The King of Turnarounds

The 49-year-old, who has an economics degree from the Wharton School of the University of Pennsylvania, stunned the financial markets in 2014 by successfully ousting the entire board of Olive Garden-owner Darden Restaurants. In less than two years, Smith oversaw an exemplary turnaround at the company, resulting in a 40% increase in Darden's market value. He then gracefully resigned from Darden’s board and moved on to his next targets. Smith in 2014 built a notable stake in Yahoo! and asked the company to consider merging with AOL to revive profitability. Other famous activist moves by Smith involved AOL, Office Depot, Mellanox Technologies, Macy’s and Papa John’s Pizza.
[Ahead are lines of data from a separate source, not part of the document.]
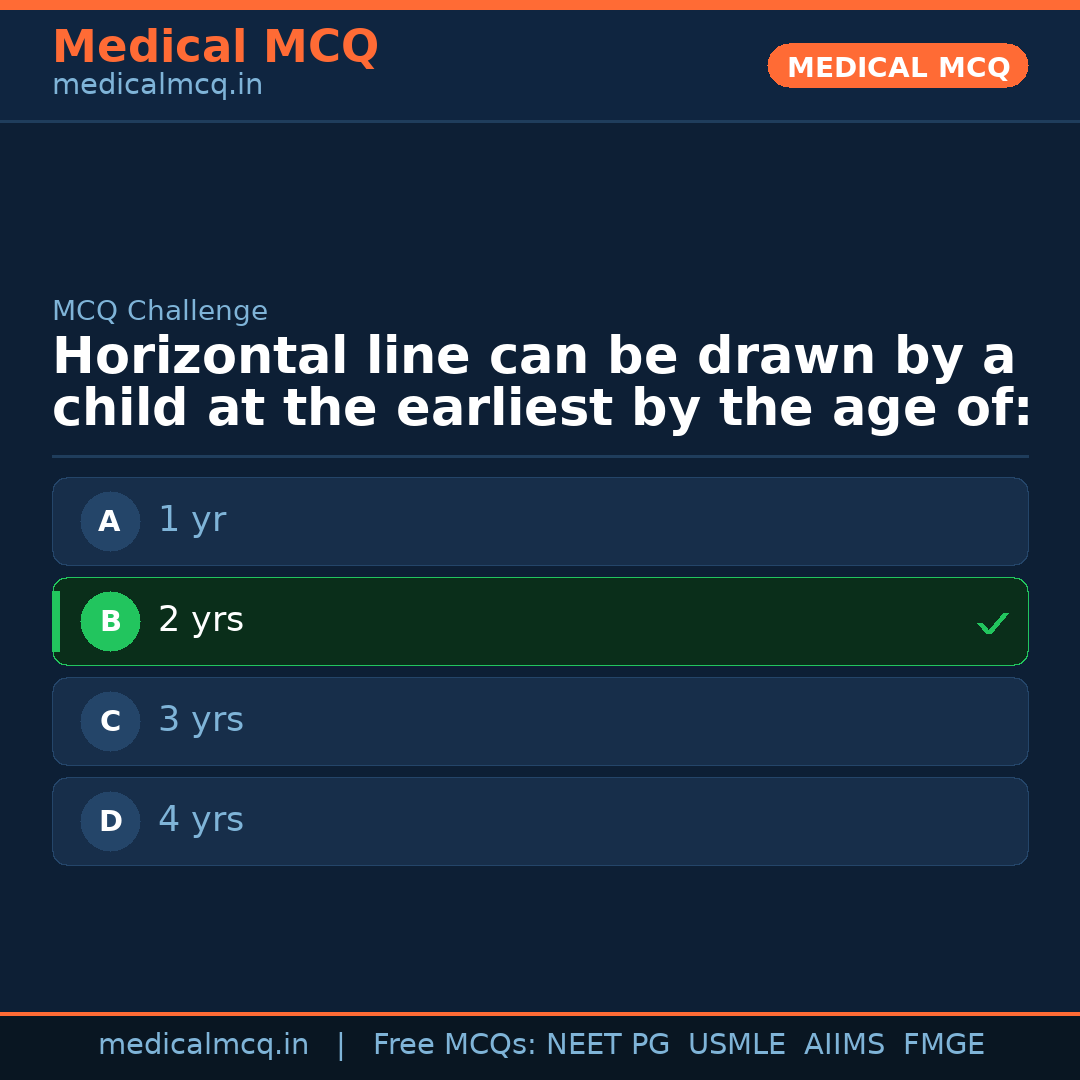 Medical MCQ
medicalmcq.in

MEDICAL MCQ

MCQ Challenge

Horizontal line can be drawn by a child at the earliest by the age of:

A 1 yr

B 2 yrs ✓

C 3 yrs

D 4 yrs

medicalmcq.in | Free MCQs: NEET PG USMLE AIIMS FMGE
About 80% of Starboard Value’s activist campaigns have been profitable, while the fund posted annualized returns of 15.5% through 2014.
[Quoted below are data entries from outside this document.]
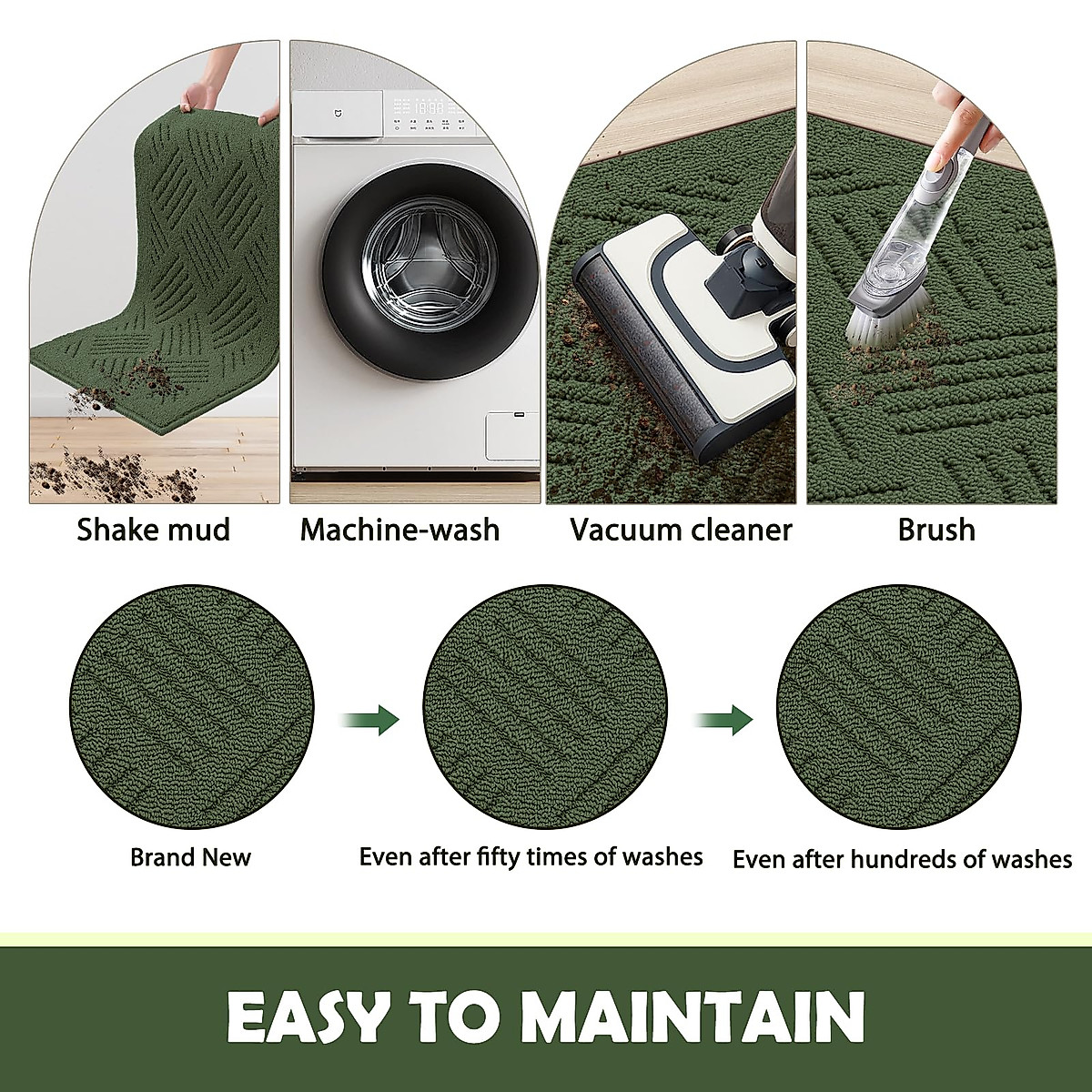 Shake mud

Machine-wash

Vacuum cleaner

Brush

Brand New

Even after fifty times of washes

Even after hundreds of washes

EASY TO MAINTAIN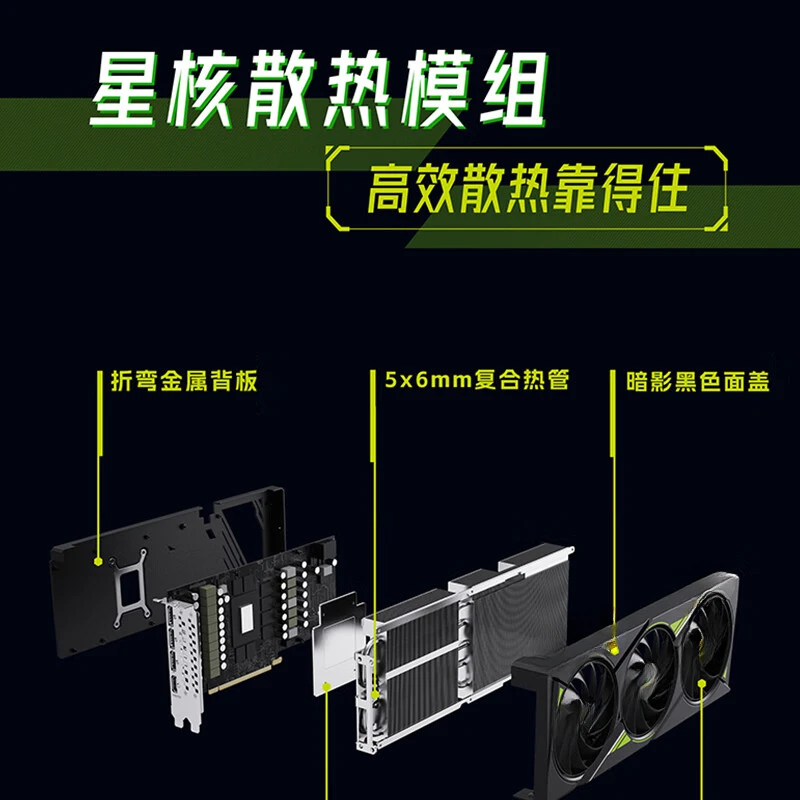 星核散热模组

高效散热靠得住

折弯金属背板

5x6mm复合热管

暗影黑色面盖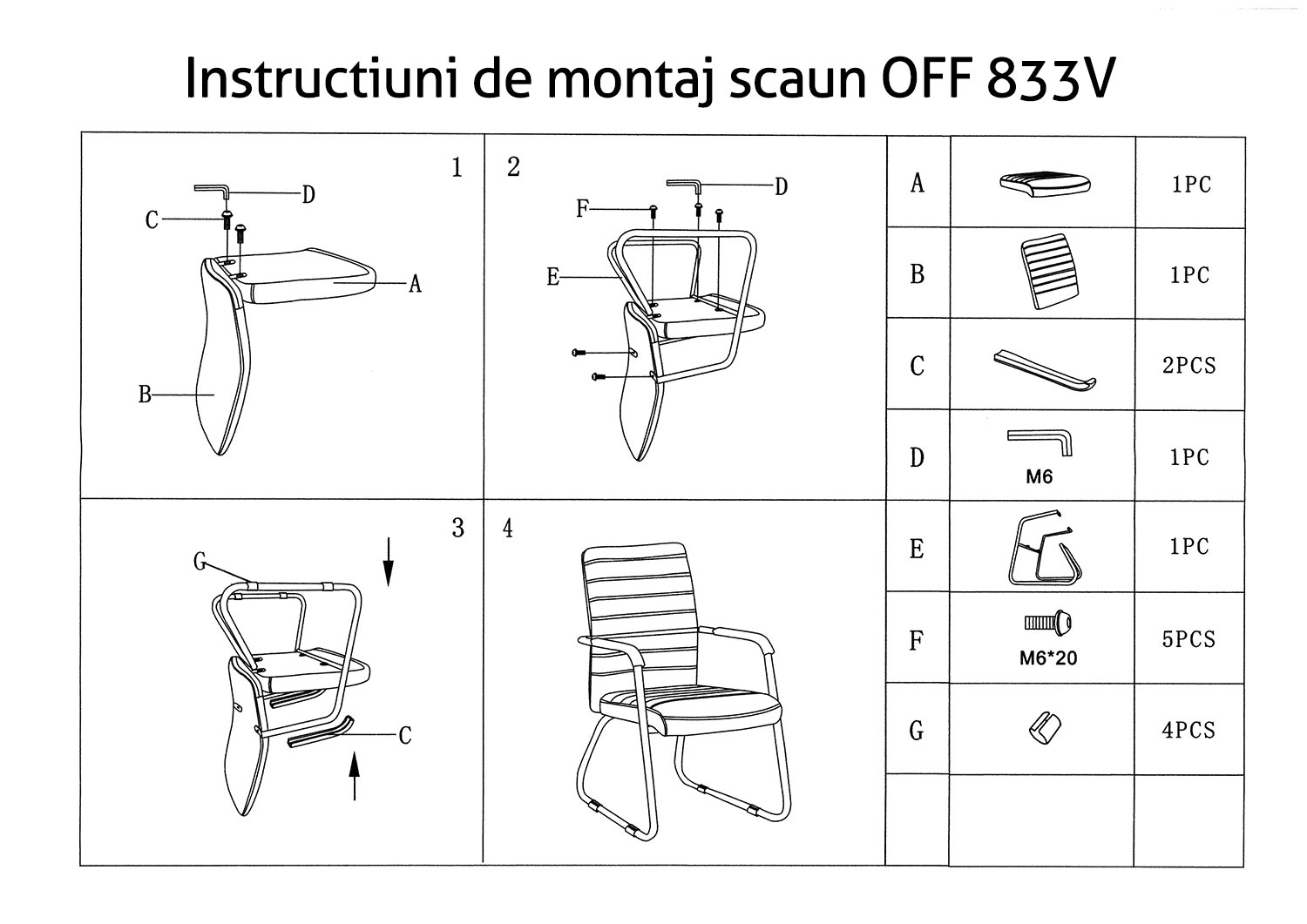 Instructiuni de montaj scaun OFF 833V

1
D
C
A
B

2
D
F
E

3
G
C

4

| A | | 1PC |
|---|---|---|
| B | | 1PC |
| C | | 2PCS |
| D | M6 | 1PC |
| E | | 1PC |
| F | M6*20 | 5PCS |
| G | | 4PCS |
| | | |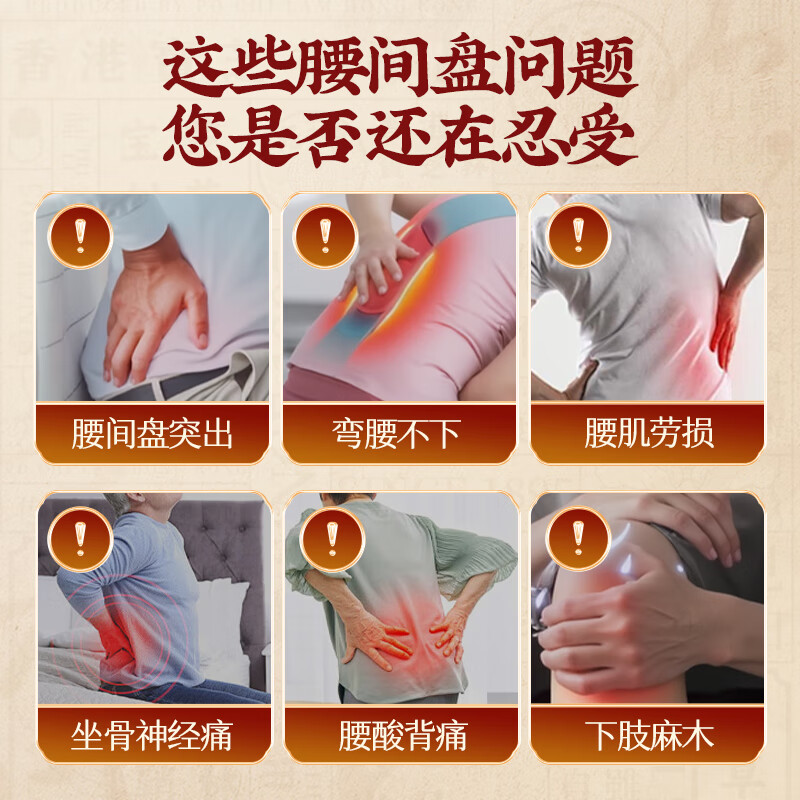 这些腰间盘问题
您是否还在忍受

!
腰间盘突出

!
弯腰不下

!
腰肌劳损

!
坐骨神经痛

!
腰酸背痛

!
下肢麻木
For Smith, generating value through businesses runs in the family. His mother was a real estate broker while his father was the founder of the Fresh Juice Company, where Smith worked as VP Strategic Development. Smith also worked as a financial analyst in the M&A department of LSG Advisors. He also worked at Ramius Capital — the hedge fund of American investor and Cowen’s CEO Peter Cohen — before starting Starboard Value.

Jeffrey Smith's Top 10 Stock Picks
Jeffrey Smith's Top 10 Stock Picks

Jeff Smith has initiated several SPAC deals recently. Last year, Starboard said it planned to raise $300 million through a blank-check acquisition vehicle called Starboard Value Acquisition Corp (SVAC). Talking to CNBC last year about SPACs, Smith said:

"What we do in Starboard is we invest in undervalued under-managed companies that are under earning, where we can get involved and make a difference. Those are public companies already. We buy a stake in those companies and we work with the management team to get them to perform better, to focus on their core business, and to improve their bottom line results, and therefore prove value for the benefit of all shareholders. We're usually one of the larger shareholders... For SVAC, we're looking to find similar companies that are private, they start out private and then we merge them into SVAC, and we're really good at taking those businesses and using our expertise as public company managers, and board members, and governance experts in improving the discipline, improving the focus, improving the revenue growth rate, improving the operating margins... We're looking to use SVAC to take a great private company and make it better, to a great brand, a great business, a business that should be well positioned in its space, but maybe isn't reaching all of its potential and for us to be able to transform that business and make it different, and make it better.